Original PR description is copied bellow.


This PR propose an improved method for suggesting peers for connecting. Whenever a peer of a given bin needs to be added, instead of taking the first callable, the method suggest the peer which covers a bigger address space. The method is implemented but is not currently attached to the main code (so it is only used in unit tests). Attaching it is just replacing the call to the current function.
(This was built on top of Kademlia load balancing pr #1757).

This is extracted from network/README.md:

Address space gaps

In order to optimize Kademlia load balancing, performance and peer suggestion, we define the concept of address space gap or simply gap.
A gap is a portion of the overlay address space in which the current node does not know any peer. It could be represented as a range of addresses: 0xxx, meaning 0000-0111

The proximity order of a gap or gap po is the proximity order of that address space with respect to the nearest peer(s) in the kademlia connected table (and considering also the current node address). For example if the node address is 0000, the gap of addresses 1xxx has proximity order 0. However the proximity order of the gap 01xx has po 1.

The size of a gap is defined as the number of addresses that could fit in it. If the area of the whole address space is 1, the size of a gap could be defined from the gap po as 1 / 2 ^ (po + 1). For example, our previous 1xxx gap has a size of 1 / (2 ^ 1) = 1/2. The size of 01xx is 1 / (2 ^ 2) = 1/4.

In order to increment performance of content retrieval and delivery the node should minimize the size of its gaps, because this means that it knows peers near almost all addresses. If the minimum gap in the kademlia table is 4, it means that whatever look up or forwarding done will be at least 4 po far away. On the other hand, if the node has a 0 po gap, it means that for half the addresses, the next jump will be still 0 po away!.

Gaps for peer suggestion

The current kademlia bootstrap algorithm try to fill in the bins (or po spaces) until some level of saturation is reached.
In the process of doing that, the gaps will diminish, but not in the optimal way.

For example, if the node address is 00000000, it is connected only with one peer in bin 0 10000000 and the known addresses for bin 0 are: 10000001 and 11000000. The current algorithm we will take the first callable one, so for example, it may suggest 10000001 as next peer. This is not optimal, as the biggest gap in bin 0 will still be po 1 => 11xxxxxx. If however, the algorithm is improved searching for a peer which covers a bigger gap, 11000000 would
be selected and now the biggest gaps will be po2 => 111xxxx and 101xxxx.

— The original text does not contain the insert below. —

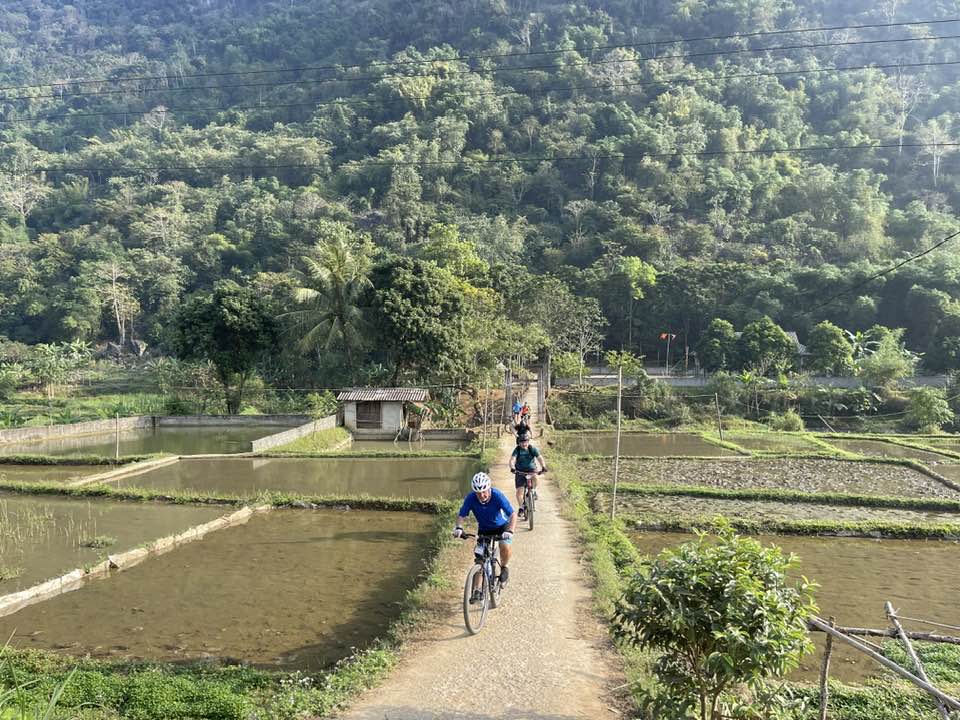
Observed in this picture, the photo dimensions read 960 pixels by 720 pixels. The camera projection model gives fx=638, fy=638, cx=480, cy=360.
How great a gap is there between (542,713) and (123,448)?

Additionally, even though the node does not have an address in a particular gap, it could still select the furthest away from the current peers so it covers a bigger gap. In the previous example with node 00000000 and one peer already connected 10000000, if the known addresses are 10000001 and 1001000, the best suggestion would be the last one, because it is po 3
from the nearest peer as opposed to 10000001 that is only po 7 away. The best case will cover a gap of po 3 size (1/16 of area or 16 addresses) and the other one just po 7 size (1/256 area or 1 address).

Gaps and load balancing

One additional benefit in considering gaps is load balancing. If the target addresses are distributed randomly (although address popularity is another problem that can also be studied from the gap perspective), the request will
be automatically load balanced if we try to connect to peers covering the bigger gaps. Continuing with our example, if in bin 0 we have peers 10000000 and 10000001 (Fig. 1), almost all addresses in space 1xxxxxxx, that is, half of the addresses will have the same distance from both peers. If we need to send to some of those address we will need to use one of those peers. This could be done randomly, always the first or with some load balancing accounting to use the least
used one.
Fig. 1
Fig.1 - Closer peers needs an external Load Balancing mechanism

This last method will still be useful, but if the gap filling strategy is used, most probably both peers will be separated enough that they never compete for an address and a natural load balancing will be made among them (for example, 10000000 and 11000000 will be used each for half the addresses in bin 0 (Fig. 2)).
Fig. 2
Fig.2 - Peers chosen by space address gap have a natural load balancing

Implementation

The search for gaps can be done easily using a proximity order tree or pot. Traversing the bins of a node, a gap is found if there is some of the po's missing starting from furthest (left). In each level the starting po to search for is the parent po (not 0, because in the second level, under a node of po=0, the minimum po that could be found is 1).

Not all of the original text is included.